Speed practice


#1

I have been playing bluegrass for many months now.
I practice by playing songs over and over but with no real increase in speed.
I am taking Ben’s class and to work on speed, I plan on merely playing his beginning licks (Banjo 103)
over and over for one month trying to increase speed without even bothering with songs for the month.

Is this a good approach? I assume that if I can play the licks much faster after a month, I will be able to play
new songs faster at the start compared to not having practiced the licks first.


#2

From my own experience only (after having been learning to play for three years now and still having a long way to go) I don’t think this is a great idea.

I have found speed only comes when you no longer have to think at all about what your are playing. If you can read this and play the song at the same time then you should be able to play it pretty fast.

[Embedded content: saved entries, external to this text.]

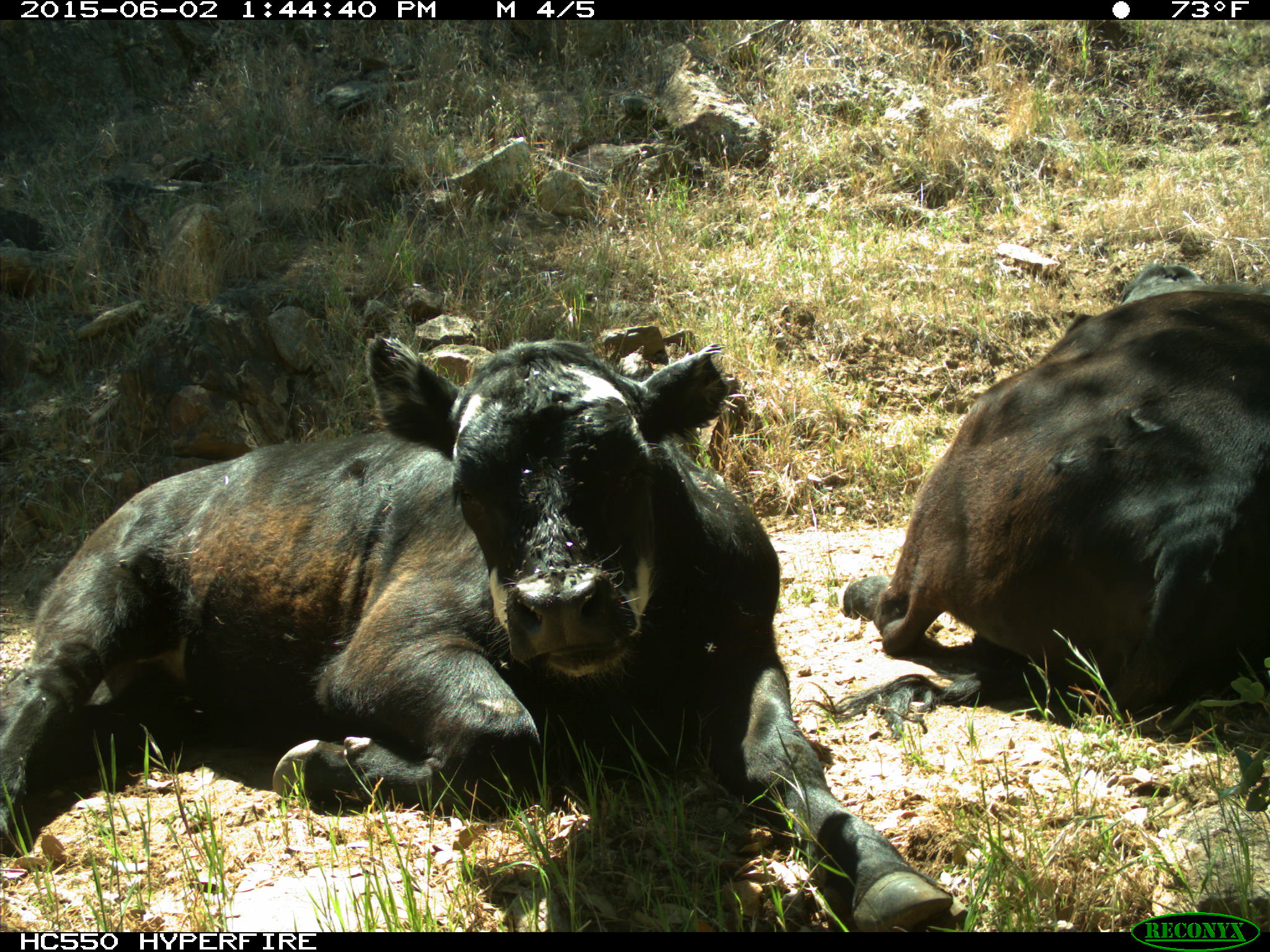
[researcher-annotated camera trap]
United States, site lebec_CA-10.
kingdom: Animalia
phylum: Chordata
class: Mammalia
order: Artiodactyla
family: Bovidae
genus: Bos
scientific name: Bos taurus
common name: domestic cow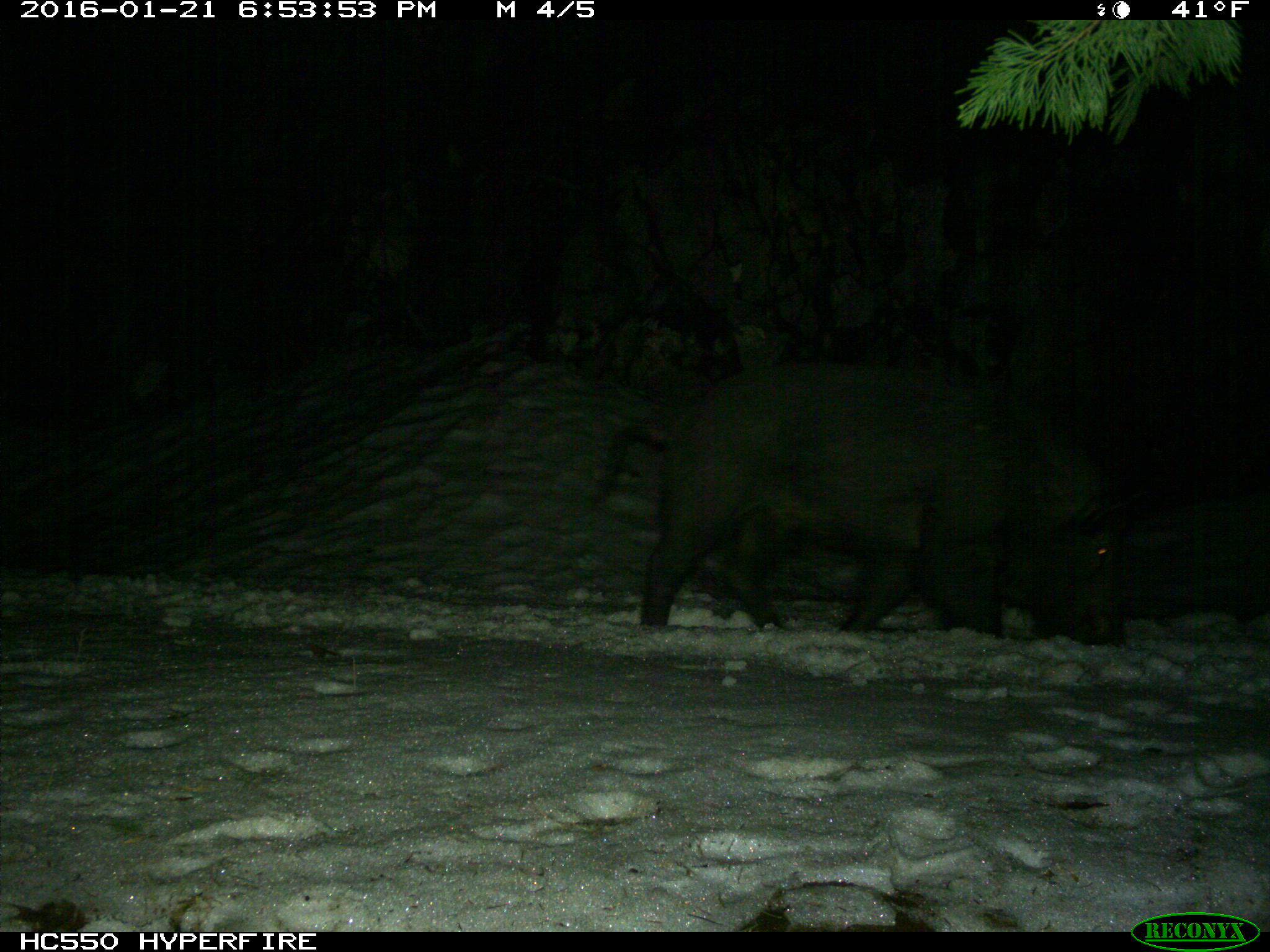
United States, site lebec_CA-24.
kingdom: Animalia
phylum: Chordata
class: Mammalia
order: Artiodactyla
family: Suidae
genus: Sus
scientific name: Sus scrofa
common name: wild boar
Sus scrofa (wild boar).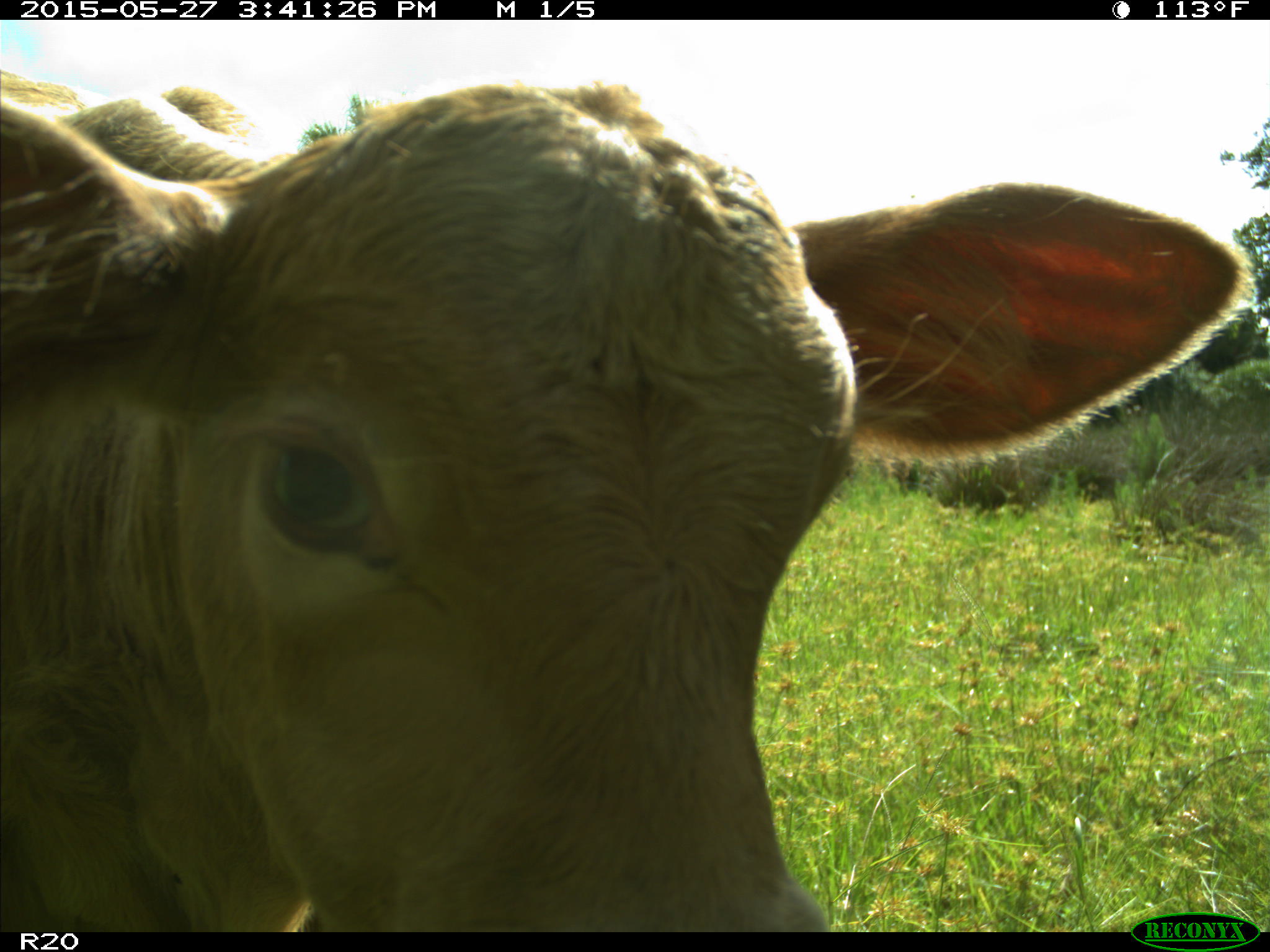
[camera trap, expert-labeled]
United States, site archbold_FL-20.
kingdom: Animalia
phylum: Chordata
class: Mammalia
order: Artiodactyla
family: Bovidae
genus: Bos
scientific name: Bos taurus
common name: domestic cow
Bos taurus (domestic cow).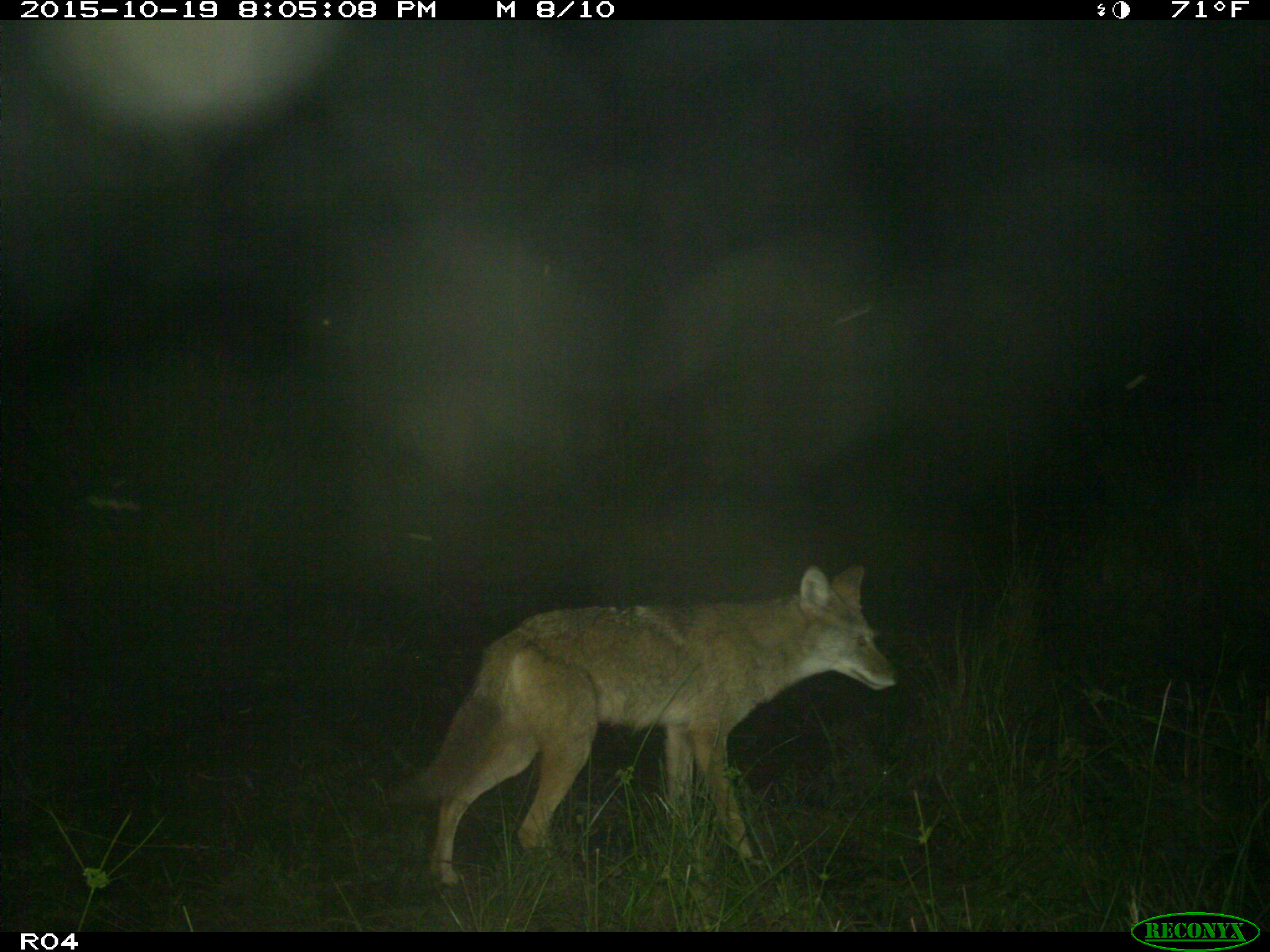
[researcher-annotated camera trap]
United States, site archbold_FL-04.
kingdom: Animalia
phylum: Chordata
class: Mammalia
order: Carnivora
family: Canidae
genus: Canis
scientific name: Canis latrans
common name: coyote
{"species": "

The more you play, the more you become familiar with the licks and phrases that make up most songs. So at first, it is pretty slow going and you need to be patient. For instance, I started trying to learn Ben’s Foggy Mountain Breakdown about week 5 or 6 in my banjo journey. I played that song hundreds of times in the weeks after I was finally able to stumble through it. I still play it at least once a day, about 340 days a year. After about TWO YEARS, I started to get it close to speed. It took a long time.

Now, because my hands know more, it is quicker. For instance, I started learning (the tab of) Ben’s O Come All Ye Faithfull at the end of November. This is a fast song. Now, four weeks and several hundred repeats of the song later, I can kind of play it at speed (but messy). So it will still take a fairly long time.

Be patient. Really, you have to learn how to walk before you run. Keep on practicing your songs. Practice as much as you can.

Again though, this is only my own experience. You can try to speed practice rolls but I think that would be really boring in the long run. I don’t think you could do that two or three hours a day without driving yourself nuts…


#3

I’ve been playing for about 8 months and speed was something I wanted right away. Yeah…NO! I quickly realized it wasn’t going to happen magically but would come with consistent practice. Speed comes almost naturally with time and practice, as I’ve learned. I often practice with rolls and a metronome, pushing myself to a higher speed each day. I couldn’t imagine I could roll at 200bpm but now I can! As my local teacher reminds me, “if you can’t play it slow, you can’t play it fast.” Ben has such great resources… Find a couple of tunes or lessons to work on and really work on them but don’t drive yourself crazy. You’ve got to enjoy the journey.


#4

Practicing speed separately is a good idea, just like practicing economy in your left hand or metronome exercises or playing with backing tracks. Nothing comes naturally and I think it is good to choose some specific exercises to do focussed practice.
I have actually done what you did and sometimes still do it for fun. Put on the metronome (I use an online tool) and make it a little game to get one step further everytime (that yay-moment when you can roll at 200bpm and then 260 and up is just a cool feeling). However, eventhough I think it is a good start!, the rolls you are planning to use will only practice your right hand as it is all open string and you don’t use the left hand, so it completely leaves out the coordination between left and right hand which is essentially what you need to still sound great on a higher tempo.
If you seriously want to practice speed, you also should choose something that involves both hands to train that coordination between left and right. I don’t say to let go of your initial idea, it is surely a good start, but already now include that too. I prefer to use a song as well to practice speed and don’t recommend a specific one. Just make sure you pick one that you like a lot as you will likely be spending a lot of time with it :laughing: !!
Eventhough speed does not come naturally I don’t think it requires daily practice, I try to focus on accurate playing and just take like 10min a day or 2 times per week for training speed. And if somehow I don’t ‘have it in my fingers’, I skip speed for a day (or week) and focus on other aspects. Forcing doesn’t help me and makes my playing sloppy.
Some exercises that have helped me influence my muscles/brain:

  • increase speed stepwise using a metronome
  • put the metronome slightly higher than you can manage for a while and then go back to your max speed for the song/exercise makes it feel much more slowly and easier to play
  • listening to a fast version of a song makes your maximum tempo easier to play (don’t ask me how it works, I got it from Hal Galper on a YouTube masterclass and tried it with listening to a Pickelny/Trischka duet of Groundspeed when learning Ben’s tab, was able to play 100bpm instead of 80 without other intervention!) I would love other peoples’ experiences with this by the way as it intrigues me how you influence the brain by just listening.